Which reminded me a lot of economic definition of brand. Here’s The Economist’s dictionary of terms on the meaning of brand:
Many economists regard brands as a good thing, however. A brand provides a guarantee of reliability and quality. Consumer trust is the basis of all brand values. So companies that own the brands have an immense incentive to work to retain that trust. Brands have value only where consumers have choice. The arrival of foreign brands, and the emergence of domestic brands, in former communist and other poorer countries points to an increase in competition from which consumers gain. Because a strong brand often requires expensive advertising and good marketing, it can raise both price and barriers to entry. But not to insurperable levels: brands fade as tastes change; if quality is not maintained, neither is the brand.
A brand is a promise: The more valuable it is, the less a company can afford it to be broken.

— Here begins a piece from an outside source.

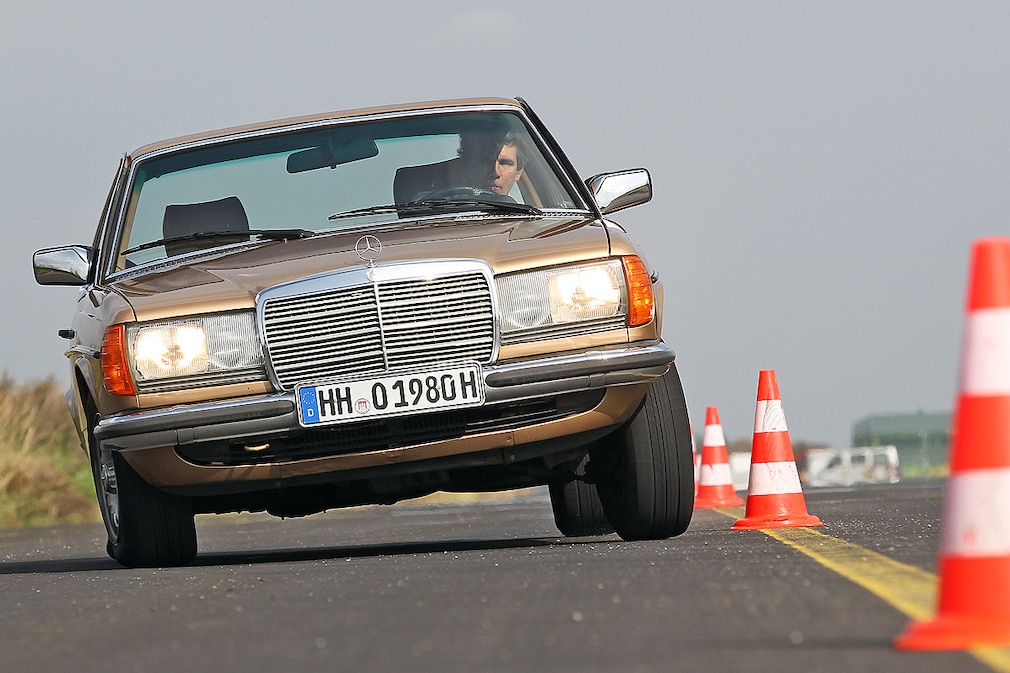 Mercedes-Benz 230 CE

I wonder, though, whether that’s as true now as it was in earlier times. The example I’ve heard most for thinking of brands in this is not killing your customers. You pay more for a Pepsi than some random house brand because you know it won’t be poisoned (you also know it will always taste the same). But something seems to be changing, especially with digital brands. Maybe it’s that there’s more of them or maybe we have far lower expectations, but I feel like large brands frequently have data breaches or other terrible things and we forgive them in a way that doesn’t really jibe with the two paragraphs above.
If we don’t hold our brands responsible, the very meaning of brand changes. Part of it is that it’s easier to show outrage than it ever was, so when people get up in arms about Facebook’s latest privacy change I suspect it’s not real. Part of it may be the insanity of the news cycle: TJ Maxx loses millions of credit cards and its only a big deal for a day. But none of it explains how a bunch of banks that nearly sunk the economy are able to bounce back (except, maybe, regular brand laws don’t apply to oligopolies).
No matter what, something is different and its important that we understand what it means.